▶ [Trecho do texto]
----

Hobbes e Locke, apesar de não defenderem, na filosofia política, pontos de vista semelhantes, estão de acordo a respeito de um ponto: não é possível vivermos sem um Estado. Ambos procuram mostrar, embora evocando razões diferentes, que a autoridade do Estado não só é legítima como a sua inexistência tornaria insuportável a vida em sociedade.
Muitos dos defensores do anarquismo discordam da perspectiva desses filósofos. Consideram absurdo colocar o problema da justificação do estado: não faz sentido procurar argumentos racionais para fundamentar a necessidade do estado porque este, simplesmente, não é necessário.
Como conceber então, partindo deste pressuposto, a organização da vida política e social?
O diálogo a seguir nos ajuda a ter uma idéia:

DEMOCRATA: Ouvi dizer que você se diz um verdadeiro defensor das idéias democráticas. Todavia, critica democratas que, como eu, afirmam que a democracia deve ser a forma de governar o estado.
ANARQUISTA: Claro. Não é possível transformar um mau Estado num bom Estado só por torná-lo democrático, do mesmo modo que não podes transformar um peixe podre num peixe fresco temperando-o com um molho especial.
DEMOCRATA: Caro amigo, deixe-me lhe dizer que a tua metáfora cheira mal. Parece pensar que um Estado é inevitavelmente mau; contudo, não poderíamos viver uma vida decente sem um Estado.
ANARQUISTA: Acho que quando você ouvir o meu argumento, irá aprovar a minha metáfora, pois se você concorda com minhas premissas, como parece, não vejo como poderá discordar da minha conclusão.
DEMOCRATA: Vamos ver.
ANARQUISTA: A minha primeira premissa é que ninguém é obrigado a apoiar ou a obedecer a um mau estado. O que torna esta afirmação poderosa é que ela não é apenas defendida pelos anarquistas, mas faz parte do conjunto de crenças do mundo ocidental de hoje. Como certamente concordará, apesar de a defesa desta afirmação ter uma longa e complexa história no pensamento ocidental, ela ganhou nos tempos modernos uma aceitação geral.
DEMOCRATA: Eu não discordo disso.
ANARQUISTA: Exatamente! A força do nosso argumento é que se fundamenta em premissas que a maioria de nós aceita. Neste século, o terror, a brutalidade e a opressão sistemáticos dos regimes totalitários transformaram esta proposta polêmica numa afirmação quase incontestada. Democratas, liberais, conservadores, radicais, revolucionários, cristãos, judeus, muçulmanos, ateus e agnósticos, todos concordam conosco quando dizemos que nenhuma pessoa tem a obrigação de apoiar ou obedecer a um estado opressivo.
DEMOCRATA: Mas a questão é que um estado democrático não é um estado opressivo.
ANARQUISTA: Não tire conclusões sem antes escutar o que tenho ainda para dizer. A minha segunda premissa é que todos os estados são opressivos. Aqui também nós, anarquistas, adotamos uma crença largamente partilhada. Hoje em dia a opressão é geralmente entendida como uma característica essencial da própria definição de estado. Entre as características específicas que distinguem um estado de outras associações está a sua capacidade de impor sanções severas e até violentas sobre as pessoas que violam as suas regras ou leis.

----

▶ [Tarefas a realizar]
(a) Transcreva, do trecho, a passagem entre "ANARQUISTA: Não tire" e "regras ou leis.", inclusive.
(b) Indique, para cada afirmação, se ela está de acordo com o trecho, respondendo sim ou não e citando literalmente as palavras do trecho que decidem a questão. (i) Hobbes e Locke concordam que não é possível viver sem um Estado. (ii) O anarquista afirma que só os anarquistas defendem que ninguém é obrigado a obedecer a um mau estado. (iii) O democrata discorda da primeira premissa do anarquista.
(c) Segundo o trecho, qual é a segunda premissa apresentada pelo anarquista?
A listagem não tem nenhum papel nesta parte.

▶ [Material]
----

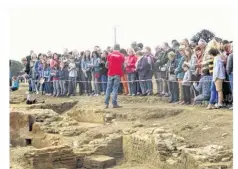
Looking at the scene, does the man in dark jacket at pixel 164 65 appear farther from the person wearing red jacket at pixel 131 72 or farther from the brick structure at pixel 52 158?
the brick structure at pixel 52 158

----

▶ [Respostas]
(a)
ANARQUISTA: Não tire conclusões sem antes escutar o que tenho ainda para dizer. A minha segunda premissa é que todos os estados são opressivos. Aqui também nós, anarquistas, adotamos uma crença largamente partilhada. Hoje em dia a opressão é geralmente entendida como uma característica essencial da própria definição de estado. Entre as características específicas que distinguem um estado de outras associações está a sua capacidade de impor sanções severas e até violentas sobre as pessoas que violam as suas regras ou leis.

(b)
(i) Sim: "estão de acordo a respeito de um ponto: não é possível vivermos sem um Estado".
(ii) Não: "ela não é apenas defendida pelos anarquistas".
(iii) Não: "Eu não discordo disso."

(c) A segunda premissa é que todos os estados são opressivos.